Physalaemus lateristriga
- Conservation status: Least Concern (IUCN 3.1)

Scientific classification
- Kingdom: Animalia
- Phylum: Chordata
- Class: Amphibia
- Order: Anura
- Family: Leptodactylidae
- Genus: Physalaemus
- Species: P. lateristriga
- Binomial name: Physalaemus lateristriga (Steindachner, 1864)
- Synonyms: Nattereria lateristriga Steindachner, 1864; Physalaemus personatus Steindachner, 1864;

= Physalaemus lateristriga =

- Genus: Physalaemus
- Species: lateristriga
- Authority: (Steindachner, 1864)
- Conservation status: LC
- Synonyms: Nattereria lateristriga Steindachner, 1864, Physalaemus personatus Steindachner, 1864

Species of frog

Physalaemus lateristriga is a species of frog in the family Leptodactylidae. It is endemic to Brazil.

==Description==
The adult male frog measures 30.3–37.8 mm in snout-vent length and the adult female frog 32.6–40.3 mm. The skin is gray or light brown in color with a line down the middle of the back. There is a black stripe on each side of the body. The upper eyelid has a white line on it. There is a dark brown rectangle on the top of each front leg and brown stripes on the tops of the hind legs. There is a brown mark further down on each hind leg near the heel. There are white spots on the anterior abdomen.
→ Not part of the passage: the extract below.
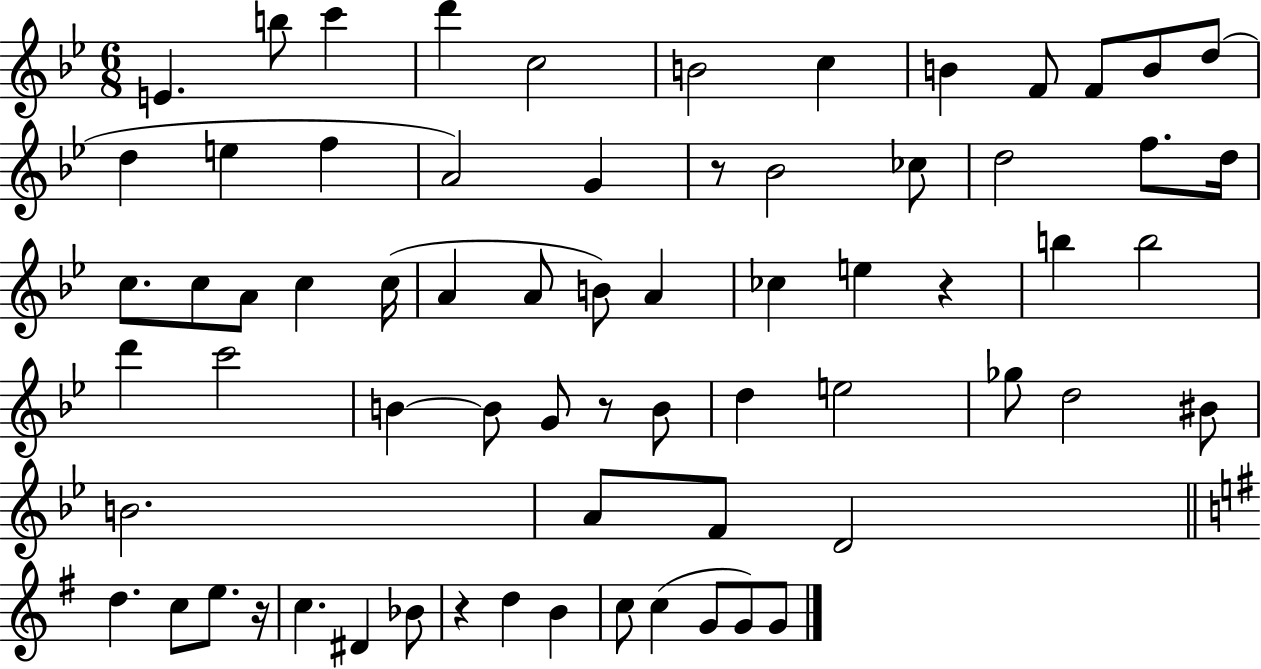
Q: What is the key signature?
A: BES major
The plantar surfaces of all four feet are red in color.

==Habitat==
This frog lives in grassy habitats, rainforests, and the edges of forests. People see them near ponds, rivers, and streams with vegetation nearby. People have also seen them in pasture, secondary forest, and disturbed forests. Scientists have reported it between 45 and 980 m above sea level.

Scientists have also reported the frog in many protected places, including Curitiba City Parks and Campos Gerais National Park.

==Reproduction==
This frog reproduces through larval development.

==Threats==
The IUCN classifies this species as least concern of extinction. The frog's range has large amounts of suitable Atlantic forest habitat. In about 30 percent of its range, some of the frogs may be in some danger from deforestation associated with urbanization, small-scale and cash crop agriculture, silviculture, and cattle grazing. Logging was once also an issue, but current wood extraction takes place on only a small scale.